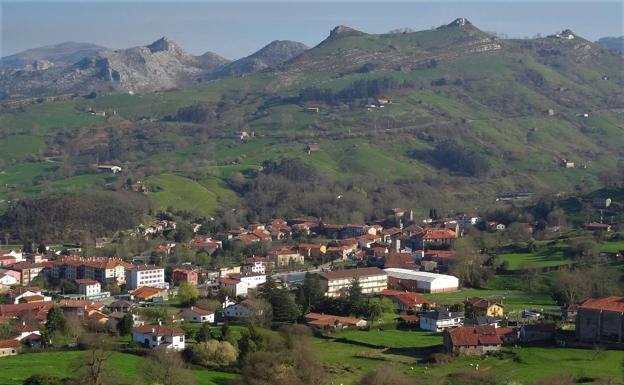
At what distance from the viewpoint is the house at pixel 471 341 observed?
33.2m

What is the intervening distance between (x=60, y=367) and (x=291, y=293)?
15237mm

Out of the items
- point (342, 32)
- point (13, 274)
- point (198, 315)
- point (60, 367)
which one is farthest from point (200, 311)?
point (342, 32)

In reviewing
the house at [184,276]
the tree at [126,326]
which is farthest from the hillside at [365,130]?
the tree at [126,326]

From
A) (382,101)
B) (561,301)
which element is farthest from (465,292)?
(382,101)

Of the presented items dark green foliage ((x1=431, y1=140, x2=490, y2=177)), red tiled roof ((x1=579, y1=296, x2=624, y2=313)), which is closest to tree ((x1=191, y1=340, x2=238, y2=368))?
red tiled roof ((x1=579, y1=296, x2=624, y2=313))

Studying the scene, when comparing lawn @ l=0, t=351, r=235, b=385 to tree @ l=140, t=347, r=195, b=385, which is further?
lawn @ l=0, t=351, r=235, b=385

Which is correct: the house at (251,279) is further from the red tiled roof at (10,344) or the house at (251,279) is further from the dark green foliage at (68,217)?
the dark green foliage at (68,217)

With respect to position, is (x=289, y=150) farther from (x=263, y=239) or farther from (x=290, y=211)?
(x=263, y=239)

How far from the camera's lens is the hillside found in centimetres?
8194

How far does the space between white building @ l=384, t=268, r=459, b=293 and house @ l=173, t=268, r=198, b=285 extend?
972cm

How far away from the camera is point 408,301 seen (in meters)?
43.2

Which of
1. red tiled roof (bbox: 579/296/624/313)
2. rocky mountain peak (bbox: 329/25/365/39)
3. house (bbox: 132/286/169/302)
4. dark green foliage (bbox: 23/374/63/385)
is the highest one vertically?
rocky mountain peak (bbox: 329/25/365/39)

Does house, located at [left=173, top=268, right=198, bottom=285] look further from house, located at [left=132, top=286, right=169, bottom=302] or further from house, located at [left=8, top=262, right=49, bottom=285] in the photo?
house, located at [left=8, top=262, right=49, bottom=285]

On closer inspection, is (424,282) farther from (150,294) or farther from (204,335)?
(204,335)
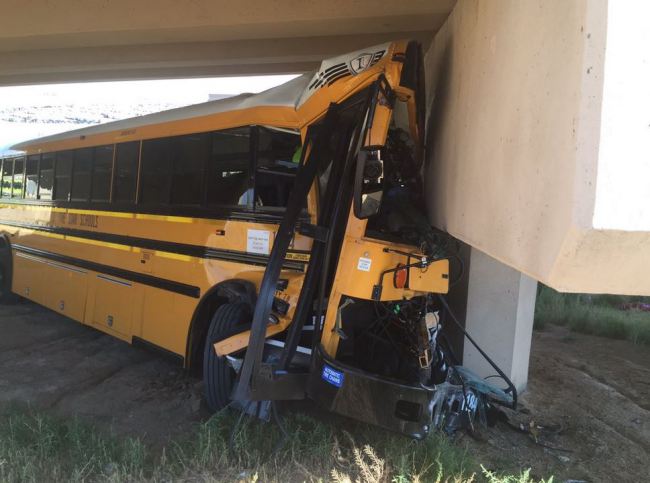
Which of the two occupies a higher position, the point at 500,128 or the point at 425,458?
the point at 500,128

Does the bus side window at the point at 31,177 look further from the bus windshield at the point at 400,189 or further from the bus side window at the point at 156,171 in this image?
the bus windshield at the point at 400,189

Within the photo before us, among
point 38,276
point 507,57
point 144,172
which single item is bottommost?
point 38,276

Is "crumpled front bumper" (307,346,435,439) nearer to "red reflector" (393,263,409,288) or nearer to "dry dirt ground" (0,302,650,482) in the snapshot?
"red reflector" (393,263,409,288)

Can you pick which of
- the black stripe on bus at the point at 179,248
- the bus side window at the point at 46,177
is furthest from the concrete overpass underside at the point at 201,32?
the black stripe on bus at the point at 179,248

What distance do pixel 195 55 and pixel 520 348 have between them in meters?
5.65

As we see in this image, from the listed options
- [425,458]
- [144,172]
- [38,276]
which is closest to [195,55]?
[144,172]

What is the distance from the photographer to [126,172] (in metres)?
5.39

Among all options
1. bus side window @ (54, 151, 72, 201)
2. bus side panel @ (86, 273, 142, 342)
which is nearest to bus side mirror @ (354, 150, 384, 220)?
bus side panel @ (86, 273, 142, 342)

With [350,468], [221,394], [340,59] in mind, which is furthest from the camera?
[221,394]

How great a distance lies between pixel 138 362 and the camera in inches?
224

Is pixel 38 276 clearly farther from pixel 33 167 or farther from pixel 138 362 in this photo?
pixel 138 362

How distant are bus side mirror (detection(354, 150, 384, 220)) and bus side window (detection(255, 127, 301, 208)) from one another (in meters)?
1.04

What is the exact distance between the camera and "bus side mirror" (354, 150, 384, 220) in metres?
2.89

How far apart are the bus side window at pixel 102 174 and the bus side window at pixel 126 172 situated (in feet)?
0.53
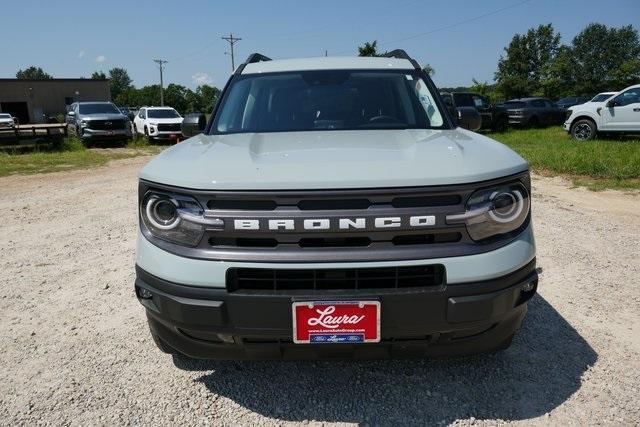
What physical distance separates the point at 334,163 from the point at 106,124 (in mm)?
18443

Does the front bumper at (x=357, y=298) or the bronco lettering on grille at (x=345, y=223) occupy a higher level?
the bronco lettering on grille at (x=345, y=223)

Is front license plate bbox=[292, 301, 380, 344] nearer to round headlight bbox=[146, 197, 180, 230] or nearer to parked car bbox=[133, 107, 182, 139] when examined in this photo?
round headlight bbox=[146, 197, 180, 230]

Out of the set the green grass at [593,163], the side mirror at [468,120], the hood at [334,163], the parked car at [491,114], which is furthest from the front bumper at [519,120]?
the hood at [334,163]

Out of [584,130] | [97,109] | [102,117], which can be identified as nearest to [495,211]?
[584,130]

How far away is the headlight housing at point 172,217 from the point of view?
1.99 metres

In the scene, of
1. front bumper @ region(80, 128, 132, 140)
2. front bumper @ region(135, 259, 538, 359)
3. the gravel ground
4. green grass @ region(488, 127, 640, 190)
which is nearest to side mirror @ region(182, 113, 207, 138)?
the gravel ground

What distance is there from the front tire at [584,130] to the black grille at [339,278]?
14.6 m

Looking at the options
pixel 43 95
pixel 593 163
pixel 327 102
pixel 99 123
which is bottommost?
pixel 593 163

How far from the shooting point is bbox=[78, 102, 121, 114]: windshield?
1908cm

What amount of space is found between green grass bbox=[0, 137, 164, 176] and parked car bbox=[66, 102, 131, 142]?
51cm

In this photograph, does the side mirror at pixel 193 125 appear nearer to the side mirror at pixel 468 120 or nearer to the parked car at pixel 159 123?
the side mirror at pixel 468 120

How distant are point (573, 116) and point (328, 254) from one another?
15.1m

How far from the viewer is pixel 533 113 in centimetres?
2033

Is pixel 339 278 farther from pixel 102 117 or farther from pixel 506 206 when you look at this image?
pixel 102 117
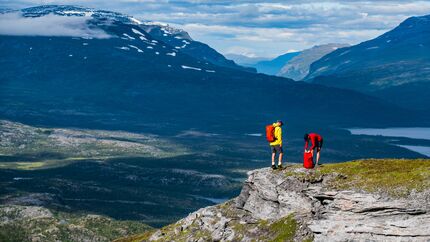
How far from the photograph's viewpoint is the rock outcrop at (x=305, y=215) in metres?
65.4

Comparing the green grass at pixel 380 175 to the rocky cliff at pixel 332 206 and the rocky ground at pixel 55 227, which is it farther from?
the rocky ground at pixel 55 227

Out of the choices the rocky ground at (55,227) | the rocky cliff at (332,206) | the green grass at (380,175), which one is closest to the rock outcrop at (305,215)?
the rocky cliff at (332,206)

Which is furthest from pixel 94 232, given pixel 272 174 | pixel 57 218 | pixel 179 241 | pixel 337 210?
pixel 337 210

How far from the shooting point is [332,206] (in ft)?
229

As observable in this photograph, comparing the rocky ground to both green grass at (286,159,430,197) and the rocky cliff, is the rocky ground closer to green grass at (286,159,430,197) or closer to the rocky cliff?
the rocky cliff

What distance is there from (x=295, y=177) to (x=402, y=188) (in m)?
13.6

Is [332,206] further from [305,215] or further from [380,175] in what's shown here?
[380,175]

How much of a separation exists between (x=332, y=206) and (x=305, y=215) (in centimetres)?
541

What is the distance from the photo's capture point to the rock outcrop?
65.4m

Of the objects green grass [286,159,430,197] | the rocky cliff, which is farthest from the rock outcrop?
green grass [286,159,430,197]

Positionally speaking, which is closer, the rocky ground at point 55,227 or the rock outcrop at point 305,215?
the rock outcrop at point 305,215

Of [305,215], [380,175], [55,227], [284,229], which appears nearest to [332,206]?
[305,215]

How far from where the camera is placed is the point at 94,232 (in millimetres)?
178500

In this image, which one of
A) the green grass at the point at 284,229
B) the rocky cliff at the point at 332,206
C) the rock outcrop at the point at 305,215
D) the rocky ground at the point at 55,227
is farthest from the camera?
the rocky ground at the point at 55,227
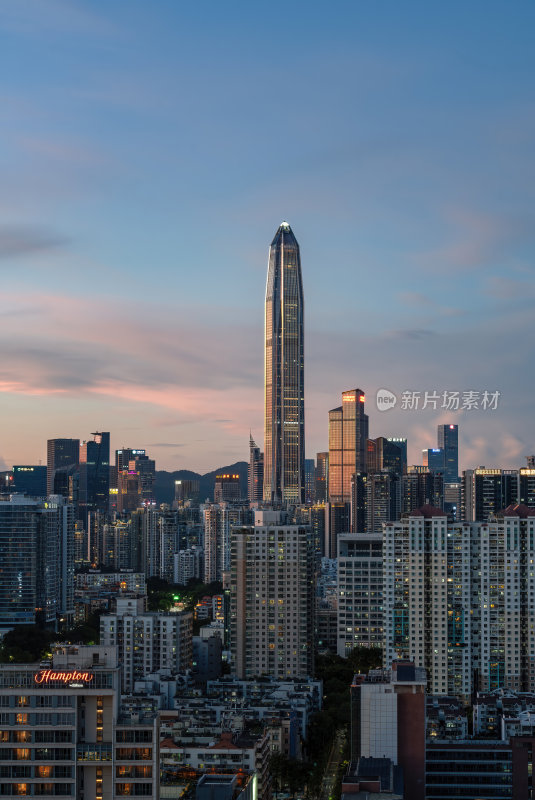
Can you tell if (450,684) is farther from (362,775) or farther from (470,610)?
(362,775)

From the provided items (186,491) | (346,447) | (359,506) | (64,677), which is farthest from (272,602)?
(186,491)

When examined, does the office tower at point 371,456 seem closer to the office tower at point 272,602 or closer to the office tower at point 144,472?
the office tower at point 144,472

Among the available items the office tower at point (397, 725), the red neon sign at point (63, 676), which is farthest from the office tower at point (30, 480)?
the red neon sign at point (63, 676)

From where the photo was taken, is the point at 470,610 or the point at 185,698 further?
the point at 470,610

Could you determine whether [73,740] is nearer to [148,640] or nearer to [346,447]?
[148,640]

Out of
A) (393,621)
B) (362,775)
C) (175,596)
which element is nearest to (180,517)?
(175,596)
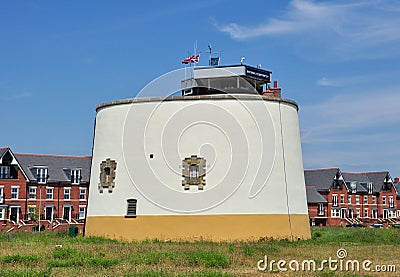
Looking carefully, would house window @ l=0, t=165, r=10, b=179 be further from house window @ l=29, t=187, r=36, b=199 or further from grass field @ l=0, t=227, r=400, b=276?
grass field @ l=0, t=227, r=400, b=276

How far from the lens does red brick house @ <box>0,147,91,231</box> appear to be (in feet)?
212

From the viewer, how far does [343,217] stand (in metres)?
86.7

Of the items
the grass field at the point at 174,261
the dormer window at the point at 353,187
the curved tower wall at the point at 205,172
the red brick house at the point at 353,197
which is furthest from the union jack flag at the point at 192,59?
the dormer window at the point at 353,187

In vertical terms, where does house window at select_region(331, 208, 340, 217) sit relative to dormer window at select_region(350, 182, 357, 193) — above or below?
below

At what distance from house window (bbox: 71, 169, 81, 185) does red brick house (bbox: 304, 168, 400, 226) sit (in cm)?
3128

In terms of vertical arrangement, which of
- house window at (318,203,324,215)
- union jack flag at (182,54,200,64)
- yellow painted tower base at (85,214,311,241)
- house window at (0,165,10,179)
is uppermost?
union jack flag at (182,54,200,64)

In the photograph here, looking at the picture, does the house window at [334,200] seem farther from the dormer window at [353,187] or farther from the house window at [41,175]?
the house window at [41,175]

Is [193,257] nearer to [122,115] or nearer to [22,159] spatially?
[122,115]

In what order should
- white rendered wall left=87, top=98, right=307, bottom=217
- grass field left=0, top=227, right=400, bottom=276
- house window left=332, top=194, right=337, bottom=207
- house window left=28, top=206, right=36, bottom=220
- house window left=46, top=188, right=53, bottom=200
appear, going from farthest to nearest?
1. house window left=332, top=194, right=337, bottom=207
2. house window left=46, top=188, right=53, bottom=200
3. house window left=28, top=206, right=36, bottom=220
4. white rendered wall left=87, top=98, right=307, bottom=217
5. grass field left=0, top=227, right=400, bottom=276

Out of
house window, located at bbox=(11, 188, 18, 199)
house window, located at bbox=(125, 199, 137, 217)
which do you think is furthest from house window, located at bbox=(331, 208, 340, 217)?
house window, located at bbox=(125, 199, 137, 217)

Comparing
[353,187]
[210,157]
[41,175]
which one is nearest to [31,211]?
[41,175]

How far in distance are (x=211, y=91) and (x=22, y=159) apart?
40.2 m

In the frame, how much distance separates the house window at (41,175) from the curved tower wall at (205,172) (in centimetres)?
A: 3714

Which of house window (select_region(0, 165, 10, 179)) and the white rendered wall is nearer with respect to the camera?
the white rendered wall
========================
* [Written instruction]
Tally the lines in the listing above that contain the word "options". Give only the number.

* [Exercise result]
3